What sets xan apart from qsv is its expression language -- called Moonblade -- and its SIMD-accelerated CSV parser. Moonblade is a minimalistic language designed specifically for CSV row transformations. It is faster than evaluating Python, Lua, or JavaScript per-row, and its syntax is concise enough to use directly on the command line without a separate script file.

Install via Cargo:

$ cargo install xan --locked

Or, on NixOS/Nix, xan is available in nixpkgs as of the 25.05 release. Pre-built binaries are also attached to each GitHub release.

xan examples

# View a CSV as a formatted table in the terminal
$ xan view data.csv

# Show headers
$ xan headers data.csv

# Filter rows using Moonblade expression language
$ xan filter 'status == "active"' data.csv

# Add a computed column (expression first, then new column name)
$ xan map 'first_name + " " + last_name' full_name data.csv

# Group by a column and sum another
$ xan groupby country 'sum(amount) as total' data.csv | xan view

# Join two files on matching column names
$ xan join user_id users.csv orders.csv

# Draw a bar chart of a frequency column in the terminal
$ xan frequency -s country data.csv | xan plot bar country count

# Read a gzip-compressed CSV directly without decompressing first
$ xan stats data.csv.gz

xan's native gzip support is genuinely convenient: it reads .gz and .zst compressed files transparently, which matters when your CSV data comes from pipelines that compress everything by default. It also supports a wide range of adjacent formats: web archival CDX files, bioinformatics formats (VCF, GTF, SAM, BED), and direct conversion to and from JSON, Excel, and NumPy arrays via xan to and xan from.

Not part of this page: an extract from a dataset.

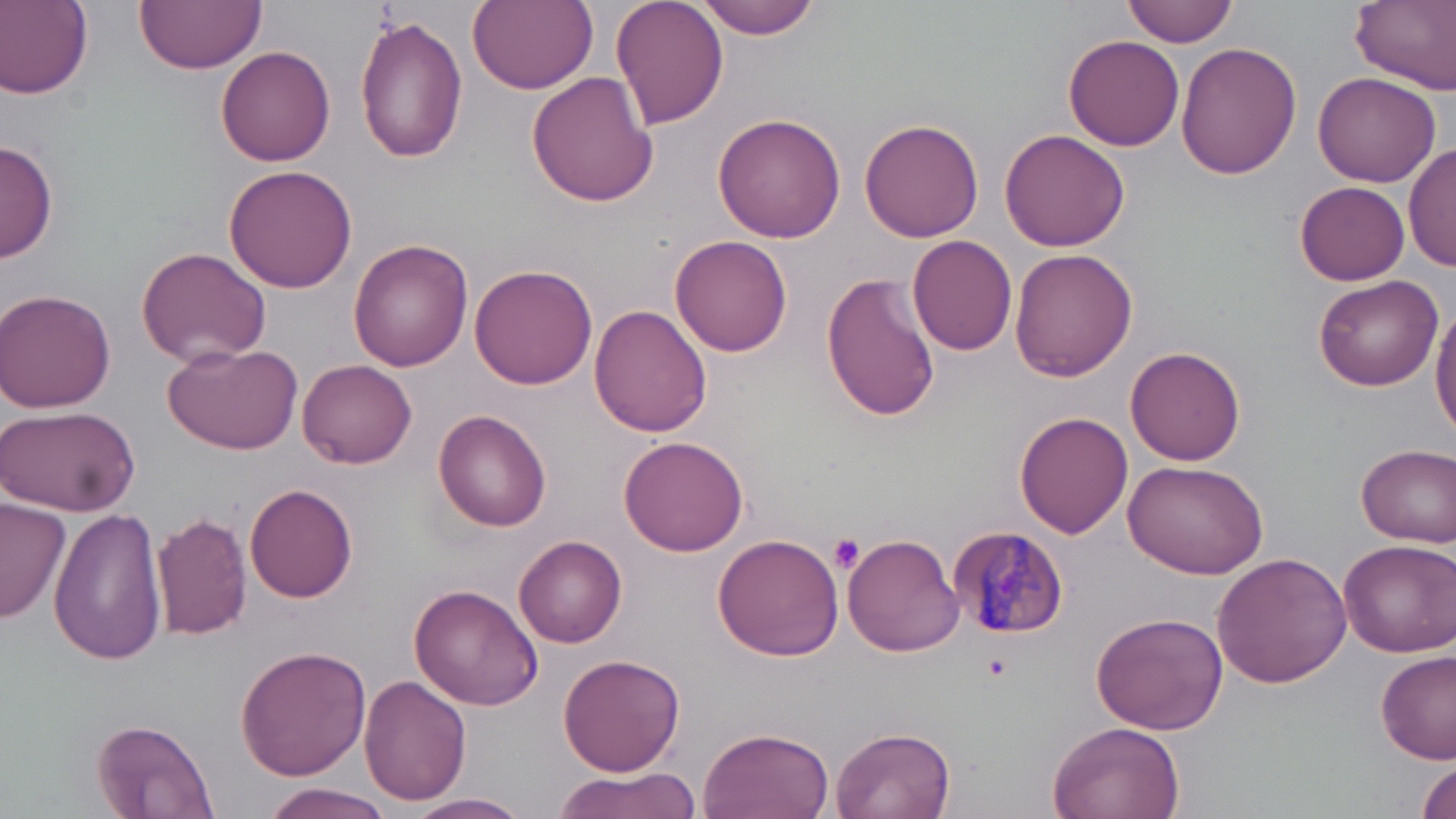

Approximate bounding boxes as (x1, y1, x2, y2) in pixels.
Plasmodium malariae-infected red blood cells: (948, 527, 1069, 640).
No Plasmodium falciparum, Plasmodium ovale, Plasmodium vivax, Babesia divergens, or Trypanosoma brucei observed.

Platelet locations: (829, 534, 865, 571). Uninfected red blood cell locations: (1, 0, 94, 97), (136, 0, 265, 73), (467, 0, 598, 93), (609, 0, 729, 130), (1123, 0, 1238, 46), (1350, 0, 1456, 90), (692, 1, 824, 38), (352, 12, 466, 165), (1063, 34, 1184, 151), (1175, 41, 1304, 180), (217, 46, 337, 167), (1313, 70, 1441, 186), (527, 73, 658, 210), (712, 112, 847, 244), (858, 117, 984, 245), (998, 128, 1131, 253), (0, 140, 57, 264), (1404, 142, 1455, 272), (223, 165, 358, 293), (1295, 181, 1410, 286), (907, 234, 1019, 356), (670, 236, 793, 357), (348, 240, 474, 370), (136, 246, 272, 368), (1010, 248, 1138, 381), (470, 264, 597, 390), (820, 273, 942, 422), (1313, 274, 1443, 391), (2, 290, 118, 412), (590, 304, 712, 438), (1430, 304, 1456, 440), (165, 340, 303, 453), (1126, 347, 1248, 467), (298, 359, 417, 469), (0, 404, 136, 515), (435, 410, 552, 532), (1017, 412, 1133, 540), (619, 432, 750, 557), (1356, 443, 1455, 546), (1120, 458, 1269, 578), (244, 484, 358, 602), (0, 498, 72, 625), (48, 505, 168, 665), (153, 512, 252, 641), (711, 532, 844, 661), (843, 532, 963, 657), (515, 534, 627, 648), (1335, 538, 1454, 658), (1213, 551, 1354, 689), (410, 585, 544, 711), (1090, 609, 1227, 735), (235, 644, 370, 780), (1375, 651, 1454, 765), (558, 653, 685, 774), (360, 676, 471, 807), (91, 716, 218, 818), (1045, 720, 1186, 819), (830, 726, 956, 819), (698, 728, 835, 819), (1413, 760, 1456, 819), (549, 769, 706, 819), (258, 782, 397, 819), (408, 793, 532, 818). Slide-level diagnosis: Plasmodium malariae. Captured at 1000x magnification. May-Grünwald-Giemsa stain. Light microscopy. Single field of view. Thin blood smear. Image is 1456×819 pixels.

The Moonblade expression language is xan's strongest differentiator. It has a proper cheatsheet accessible via xan help cheatsheet, a full function reference via xan help functions, and aggregation functions via xan help aggs. For teams doing complex data transformation at the command line, this is significantly more ergonomic than reaching for a Python script.

Note

xan and qsv are both excellent tools. qsv has a larger command set and stronger focus on data pipeline automation, including schema validation and self-updating binaries. xan has a more expressive inline language and is particularly well suited to exploratory analysis and complex transforms. Neither is strictly better -- they target slightly different workflows.

What Happened to xsv?

If you have been doing CSV work on Linux for a few years, you have almost certainly encountered xsv -- the Rust CSV toolkit by Andrew Gallant (BurntSushi) that was the standard recommendation from roughly 2015 through the early 2020s. xsv set the template for what a fast, streaming, composable CSV toolkit should look like, and it remains installable today via cargo install xsv.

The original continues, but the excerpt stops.